Wu expects the vacancy rate to rise 4 percent this quarter with an extra 11,000 ping of office space to enter the market, while more tech firms plan to move to suburban areas to cut costs.
“That increasing supply may keep effective rental rates in the negative zone through the first quarter,” she said.
“The good news is that the market is about to hit bottom and stage a comeback later [next year] as warmer ties with China will start to impact,” Wu said.
A total of 41 Chinese companies have taken up office space in Taiwan since the government lifted ban last year, Jones Land LaSalle said, citing government data.

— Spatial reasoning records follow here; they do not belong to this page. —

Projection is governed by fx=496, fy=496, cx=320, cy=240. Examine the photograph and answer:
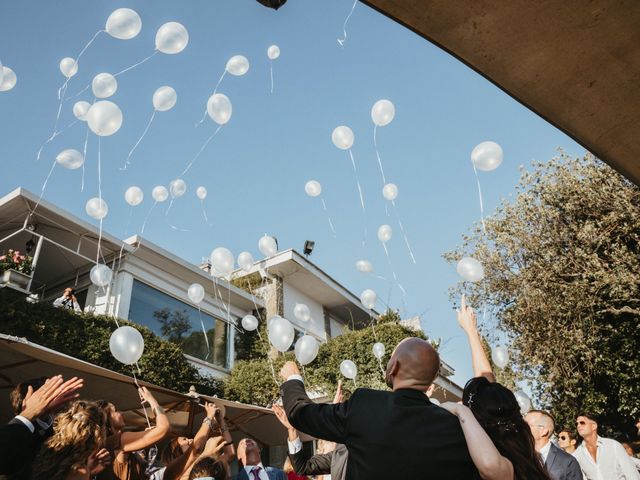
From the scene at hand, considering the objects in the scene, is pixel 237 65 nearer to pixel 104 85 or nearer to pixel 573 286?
pixel 104 85

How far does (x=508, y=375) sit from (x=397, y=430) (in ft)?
40.0

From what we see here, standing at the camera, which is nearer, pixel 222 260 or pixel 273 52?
pixel 273 52

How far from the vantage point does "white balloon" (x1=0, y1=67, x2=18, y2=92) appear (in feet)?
17.7

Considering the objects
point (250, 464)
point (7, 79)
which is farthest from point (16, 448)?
point (7, 79)

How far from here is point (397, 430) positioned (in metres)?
1.97

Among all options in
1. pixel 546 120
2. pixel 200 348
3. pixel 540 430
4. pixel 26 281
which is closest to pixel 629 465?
pixel 540 430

Three of them, including the Bank of China (中國銀行) and the Bank of Communications (交通銀行), made their entrance after the signing of the trade pact.
Tony Chao (趙正義), the agency’s managing director, said investment from China would likely remain weak until next year.
The two Chinese lenders will take up less than 100 ping of office space for their representative offices, like other Chinese firms currently in Taiwan, Chao said.
“But their presence is helping attract more foreign investment here,” he said. “The market will soon shift gears.”
Many firms from China and other parts of the world have expressed interest in setting up business centers in Taiwan to explore cross-strait business opportunities, Chao said.
However, returns on office building investment sank to a record low of 2.8 percent in the third quarter, with domestic insurers finding that acceptable in order to digest idle funds, the agency’s data showed.
Buildings intended as retail sales floors generated better returns, at 3 percent to 4 percent in the third quarter, the data showed.